By Tim Binnall
A series of strange events that have occurred in Egypt over the last week has sparked speculation among residents that perhaps the country has been struck by a pharaohs' curse ahead of a forthcoming parade of royal mummies. The most high-profile incident took place last week when a massive cargo ship became stuck in the Suez Canal and effectively stopped traffic through the critical waterway until finally becoming free on Monday. However, that headline-making predicament was just one of several odd events which have reportedly caused some Egyptians to express concern that bad luck has befallen their country.
Beyond the stuck cargo ship, last week saw a train crash that killed a staggering 39 people, the collapse of an apartment building wherein 18 people perished, and a massive fire at a railway station which thankfully did not result in any deaths, but did cause considerable chaos. Taken together, the spate of unfortunate events has led some residents to put forward an intriguing supernatural source for their country's current consternation: a pharaohs' curse. Specifically, they point to a much-anticipated national event set to unfold this coming Saturday wherein 22 royal mummies from the Egyptian Museum will be transported to their new home in the National Museum of Egyptian Civilization.
The elaborate procession has been dubbed the 'Pharaohs’ Golden Parade' and will see the ancient remains of the former Egyptian rulers transported through the streets of Cairo complete with celebrity guests, musical performances, and various other forms of pageantry. The event will be broadcast on television around the world and is designed to be an enormous advertisement for the historical wonders which can be found in the country.
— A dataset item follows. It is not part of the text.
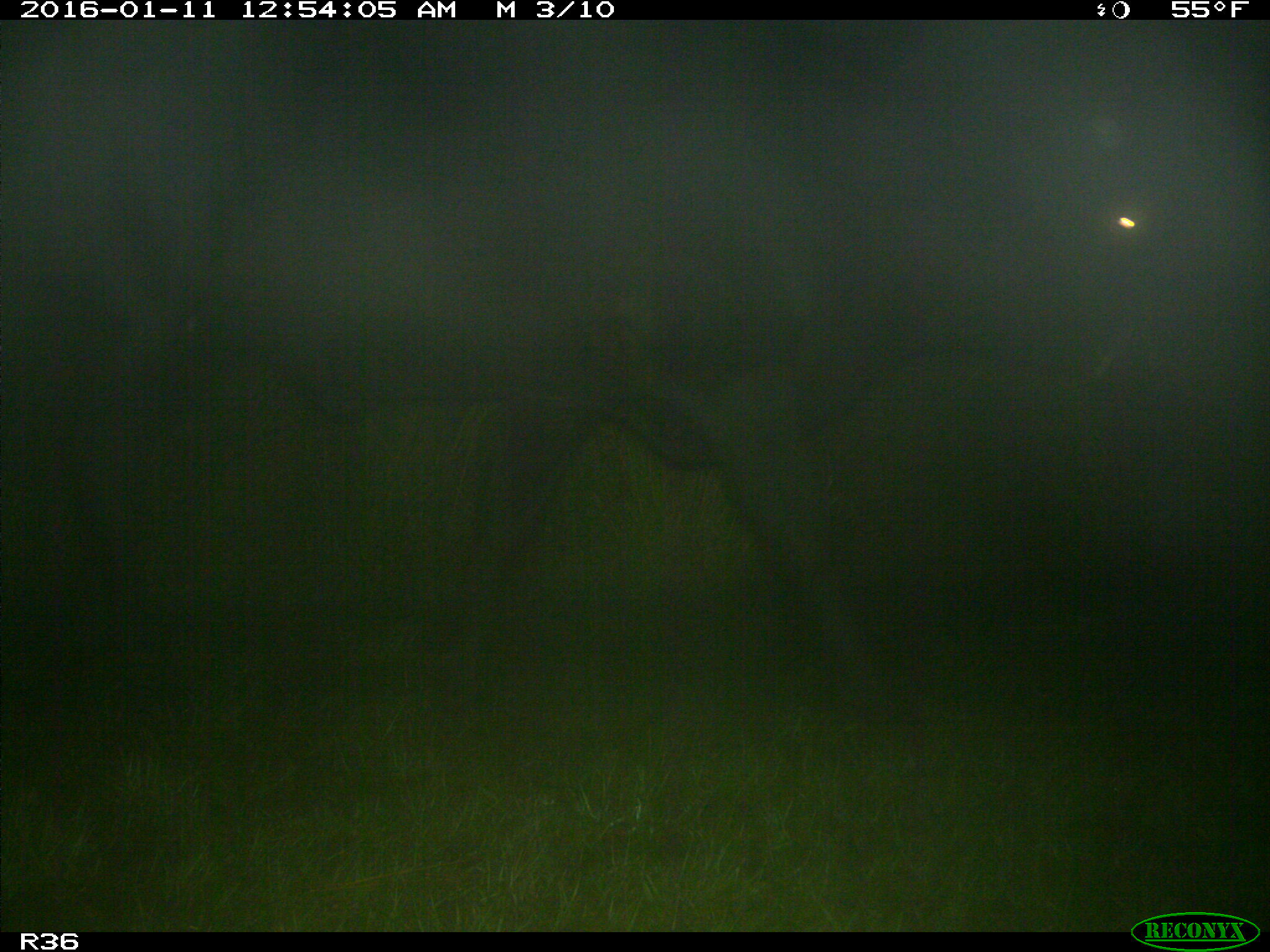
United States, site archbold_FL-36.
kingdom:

As such and as one might imagine, officials in Egypt have been quick to dismiss fears that there is a pharaoh's curse afoot with former Egyptian Minister of Antiquities Zahi Hawass declaring that "the occurrence of these accidents is just fate and there is no connection between them and the mummies at all."
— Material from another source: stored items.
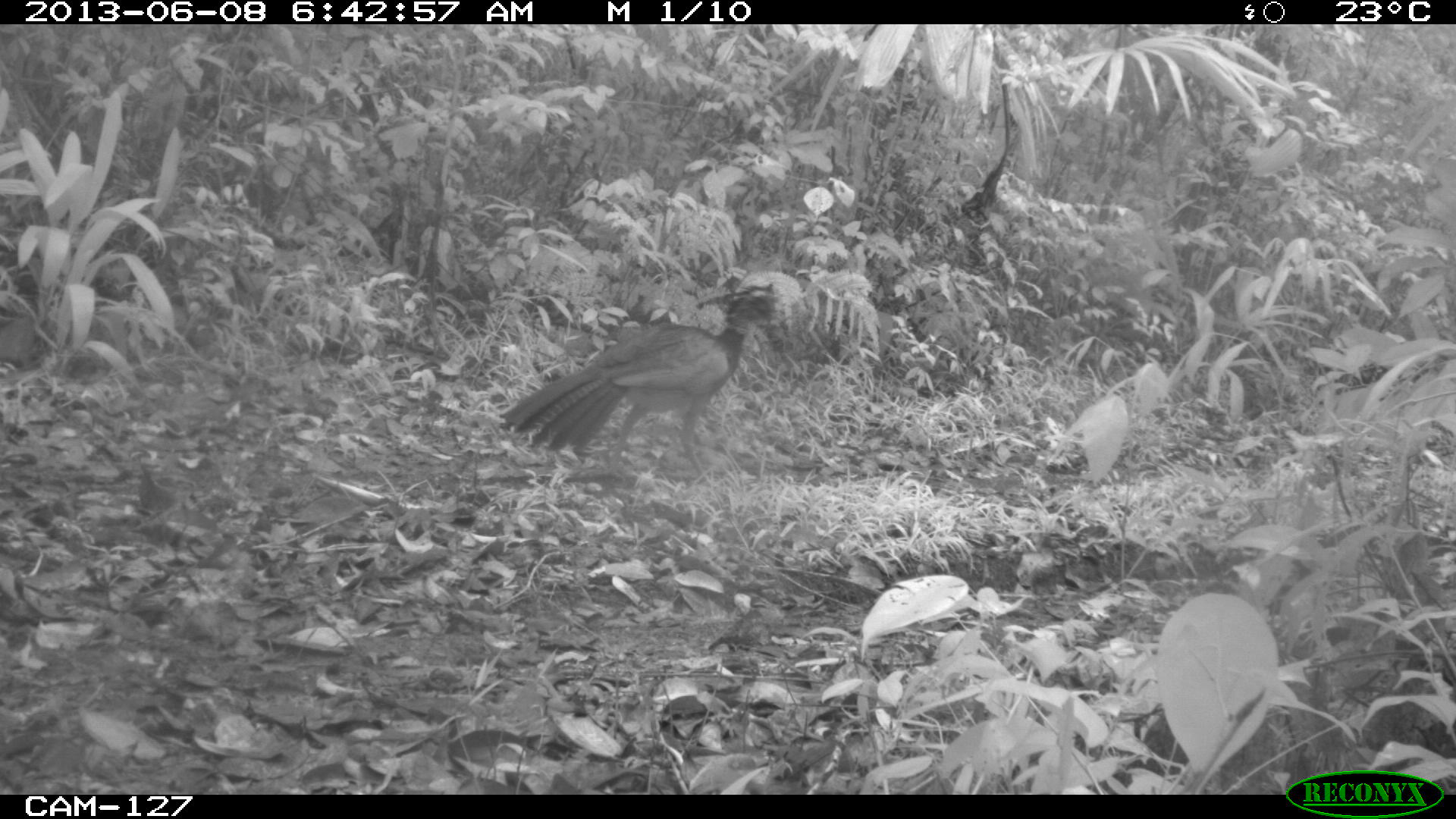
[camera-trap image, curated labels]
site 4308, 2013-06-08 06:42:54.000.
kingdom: Animalia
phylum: Chordata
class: Aves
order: Galliformes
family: Cracidae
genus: Crax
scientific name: Crax rubra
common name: great curassow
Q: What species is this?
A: Crax rubra (great curassow).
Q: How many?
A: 1.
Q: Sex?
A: Female.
He went on to note that he personally attended several of the excavations in which the royal remains were recovered and suffered no ill fate from his role in the work. Hawass theorized that deaths associated with the removal of the ancient rulers were likely caused by mold contained within the bodies which led to fatal bacteria forming on the walls of some of the tombs. Additionally, he indicated that injuries attributed to the removal of the mummies could also have been the result of ammonia gas that escaped from their coffins. For the sake of the Egyptian tourism industry as well as the spectators in attendance, we hope Hawass's explanation is correct and that the Golden Parade unfolds without any problems on Saturday.